WASHINGTON -- Republican presidential nominee John McCain pitched new tax breaks and other incentives Tuesday to help investors and senior citizens.
Democratic rival Barack Obama's campaign criticized those proposals for being too limited and benefiting the wealthy.
Adding to his previously announced economic plans, McCain proposed to cut the capital gains tax in half, suspend rules that force seniors to sell stocks from 401(k)s or Individual Retirement Accounts (IRAs), and tax withdrawals from those accounts at 10% instead of at varying rates.
On a day when the federal government announced ownership stakes in banks, McCain said he would order the Treasury Department to guarantee all savings accounts for six months.
The Arizona senator also proposed eliminating taxes on unemployment benefits. "It is unclear to me why the government taxes money it has just sent you," he said at a rally in a Philadelphia suburb.
These proposals are on top of McCain's plan to extend President Bush's tax cuts, which are set to expire in 2010.
McCain, sounding a theme he is likely to echo in tonight's third and final presidential debate, told the crowd that Obama is not prepared for the economic challenges facing the nation. "Perhaps never before in history have the American people been asked to risk so much based on so little," he said.

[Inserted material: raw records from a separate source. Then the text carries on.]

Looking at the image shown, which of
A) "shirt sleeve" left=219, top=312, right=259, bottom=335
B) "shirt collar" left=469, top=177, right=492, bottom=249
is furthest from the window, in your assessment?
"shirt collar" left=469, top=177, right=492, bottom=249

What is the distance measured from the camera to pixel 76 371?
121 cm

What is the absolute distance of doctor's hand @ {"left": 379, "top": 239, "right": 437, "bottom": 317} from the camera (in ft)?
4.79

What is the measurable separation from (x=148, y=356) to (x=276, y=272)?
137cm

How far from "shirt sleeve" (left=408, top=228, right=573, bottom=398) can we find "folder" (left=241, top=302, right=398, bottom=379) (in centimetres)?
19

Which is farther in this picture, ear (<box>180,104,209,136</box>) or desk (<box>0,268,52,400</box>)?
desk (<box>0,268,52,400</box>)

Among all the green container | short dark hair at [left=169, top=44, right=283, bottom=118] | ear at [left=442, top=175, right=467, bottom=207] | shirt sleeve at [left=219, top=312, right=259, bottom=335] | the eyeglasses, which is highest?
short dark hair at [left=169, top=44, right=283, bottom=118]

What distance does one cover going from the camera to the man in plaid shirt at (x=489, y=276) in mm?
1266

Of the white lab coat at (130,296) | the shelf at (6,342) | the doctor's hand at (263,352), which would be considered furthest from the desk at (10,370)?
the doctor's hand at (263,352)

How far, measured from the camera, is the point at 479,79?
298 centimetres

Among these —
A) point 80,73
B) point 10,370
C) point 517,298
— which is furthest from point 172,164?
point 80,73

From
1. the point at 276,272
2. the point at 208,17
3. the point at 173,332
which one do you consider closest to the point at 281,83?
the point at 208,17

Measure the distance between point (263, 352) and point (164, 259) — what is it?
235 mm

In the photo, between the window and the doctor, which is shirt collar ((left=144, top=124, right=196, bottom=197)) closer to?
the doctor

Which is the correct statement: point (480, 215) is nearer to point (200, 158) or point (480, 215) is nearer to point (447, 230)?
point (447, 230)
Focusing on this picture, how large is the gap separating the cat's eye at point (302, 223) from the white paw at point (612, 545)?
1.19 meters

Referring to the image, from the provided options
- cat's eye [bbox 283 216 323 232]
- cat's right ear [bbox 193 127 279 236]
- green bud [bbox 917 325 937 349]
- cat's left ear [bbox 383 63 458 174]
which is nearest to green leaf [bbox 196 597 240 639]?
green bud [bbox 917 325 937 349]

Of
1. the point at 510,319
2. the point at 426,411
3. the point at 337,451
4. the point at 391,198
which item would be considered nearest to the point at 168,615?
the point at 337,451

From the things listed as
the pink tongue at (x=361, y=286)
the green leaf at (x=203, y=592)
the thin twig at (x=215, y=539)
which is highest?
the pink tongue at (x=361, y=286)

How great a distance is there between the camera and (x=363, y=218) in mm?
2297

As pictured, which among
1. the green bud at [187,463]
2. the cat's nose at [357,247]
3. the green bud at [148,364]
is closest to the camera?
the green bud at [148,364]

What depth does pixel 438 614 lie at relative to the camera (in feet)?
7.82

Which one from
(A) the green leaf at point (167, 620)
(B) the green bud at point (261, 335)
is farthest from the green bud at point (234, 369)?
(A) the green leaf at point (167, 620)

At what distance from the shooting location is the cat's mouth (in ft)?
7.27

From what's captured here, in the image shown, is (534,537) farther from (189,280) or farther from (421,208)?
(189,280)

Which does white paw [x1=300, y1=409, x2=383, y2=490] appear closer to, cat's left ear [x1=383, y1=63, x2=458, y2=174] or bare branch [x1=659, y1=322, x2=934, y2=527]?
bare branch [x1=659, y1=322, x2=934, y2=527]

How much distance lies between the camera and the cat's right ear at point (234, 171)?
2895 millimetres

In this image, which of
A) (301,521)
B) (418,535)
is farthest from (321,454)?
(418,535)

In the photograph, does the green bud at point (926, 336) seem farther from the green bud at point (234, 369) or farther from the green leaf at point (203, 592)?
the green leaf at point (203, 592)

Obama did not campaign Tuesday.
Obama's campaign said McCain's targeted tax cuts don't affect nearly enough people, leaving out up to 101 million families and benefiting higher earners. "Sen. McCain also shows how little he understands the economy by offering lower capital gains rates in a year in which people don't have an awful lot of capital gains," said Obama spokesman Bill Burton.
Monday, Obama unveiled plans for tax breaks to businesses that create jobs, tax cuts for individuals and families, and withdrawals without penalties from 401(k)s and IRAs for two years. McCain criticized the plan on retirement savings as "an invitation to capital flight, and therefore to continued instability in the market."
Financial analyst Greg Valliere said the 401(k) dispute may give McCain a "wedge issue" for the debate. On McCain's other proposals, there is "nothing here that's going to turn this election around," said Valliere, chief political strategist with the Stanford Financial Group.
"He's passionate, far more than the cerebral Obama," Valliere said about McCain. "But it's awfully late for a game changer."
McCain developed the package in response to the financial crisis that has produced record drops in the stock market and unprecedented government intervention in frozen credit markets.
"This plan is specifically targeted at those who have been harmed so badly," said McCain adviser Douglas Holtz-Eakin, including "seniors in America, those who are saving for college, for their retirement, homeowners and workers."
Economic analyst Dean Baker said McCain's proposal to guarantee savings accounts is "not a bad idea" if Americans continue to lack confidence in the banking system. He praised the plan to remove taxes on unemployment benefits, saying, "It's not a lot of money, but it's for people who need it." Baker is co-director of the Center For Economic and Policy Research, an independent think tank in Washington.
Baker, who has donated to Obama's campaign, said the problem is that these are "limited tax breaks, and the main beneficiaries will be the wealthy." He said many low-income seniors are in the 10%-15% tax brackets, so creating one rate of 10% for withdrawals from 401(k)s and IRAs helps wealthier people.
Maya MacGuineas, president of the bipartisan Committee for a Responsible Federal Budget, said the economy probably needs a stimulus right now, but she urged both candidates to re-evaluate their overall budget plans.
"The level of debt we are running up," she said, "could end up undermining some of the stabilizing effects that we're trying to have on the economy."